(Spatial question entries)
----------

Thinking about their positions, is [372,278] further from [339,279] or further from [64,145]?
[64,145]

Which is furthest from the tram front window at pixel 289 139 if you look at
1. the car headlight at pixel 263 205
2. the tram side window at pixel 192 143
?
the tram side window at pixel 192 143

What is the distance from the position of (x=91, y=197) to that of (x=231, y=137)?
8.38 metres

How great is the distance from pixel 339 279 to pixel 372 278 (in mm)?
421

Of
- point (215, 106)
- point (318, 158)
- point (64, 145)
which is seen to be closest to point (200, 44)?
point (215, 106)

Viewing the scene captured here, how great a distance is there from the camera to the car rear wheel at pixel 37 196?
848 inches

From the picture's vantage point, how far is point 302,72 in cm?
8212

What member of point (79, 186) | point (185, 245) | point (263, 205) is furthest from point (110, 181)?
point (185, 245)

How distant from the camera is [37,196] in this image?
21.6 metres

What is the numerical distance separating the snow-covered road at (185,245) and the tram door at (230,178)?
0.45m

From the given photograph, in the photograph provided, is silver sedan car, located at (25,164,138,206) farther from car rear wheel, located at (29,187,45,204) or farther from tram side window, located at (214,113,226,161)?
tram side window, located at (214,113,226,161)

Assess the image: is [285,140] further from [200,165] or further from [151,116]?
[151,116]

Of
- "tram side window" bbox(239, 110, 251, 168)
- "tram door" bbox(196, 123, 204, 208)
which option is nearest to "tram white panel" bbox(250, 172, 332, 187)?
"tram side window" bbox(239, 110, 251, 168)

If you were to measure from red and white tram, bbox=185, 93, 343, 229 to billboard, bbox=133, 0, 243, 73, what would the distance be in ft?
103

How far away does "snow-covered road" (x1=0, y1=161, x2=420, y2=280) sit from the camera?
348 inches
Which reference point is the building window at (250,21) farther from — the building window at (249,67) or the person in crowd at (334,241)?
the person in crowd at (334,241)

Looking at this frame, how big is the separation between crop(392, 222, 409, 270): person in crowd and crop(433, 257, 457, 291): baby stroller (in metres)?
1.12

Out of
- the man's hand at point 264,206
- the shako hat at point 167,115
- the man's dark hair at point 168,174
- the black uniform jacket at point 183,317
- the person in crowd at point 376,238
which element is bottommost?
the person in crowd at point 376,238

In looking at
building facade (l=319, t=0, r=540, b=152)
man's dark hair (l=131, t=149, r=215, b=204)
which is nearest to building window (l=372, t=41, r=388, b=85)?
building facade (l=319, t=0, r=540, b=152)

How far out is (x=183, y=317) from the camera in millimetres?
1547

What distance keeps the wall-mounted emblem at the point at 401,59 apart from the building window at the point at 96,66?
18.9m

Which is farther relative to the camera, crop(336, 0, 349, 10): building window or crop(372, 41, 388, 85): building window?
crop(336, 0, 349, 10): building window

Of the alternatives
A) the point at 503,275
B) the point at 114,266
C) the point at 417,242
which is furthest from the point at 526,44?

----------

■ Work required: Starting at the line containing "In looking at" and ending at the end of the entries, write those lines again with "wall-mounted emblem" changed to "wall-mounted crest" and everything else left the same.

■ Solution below:
In looking at
building facade (l=319, t=0, r=540, b=152)
man's dark hair (l=131, t=149, r=215, b=204)
which is nearest to building window (l=372, t=41, r=388, b=85)?
building facade (l=319, t=0, r=540, b=152)

How far out is (x=183, y=317) from the camera in millimetres?
1547

What distance keeps the wall-mounted crest at the point at 401,59 apart from the building window at the point at 96,66?
18.9m

Which is farther relative to the camera, crop(336, 0, 349, 10): building window or crop(372, 41, 388, 85): building window?
crop(336, 0, 349, 10): building window

Of the alternatives
A) the point at 503,275
B) the point at 114,266
C) the point at 417,242
which is furthest from the point at 526,44?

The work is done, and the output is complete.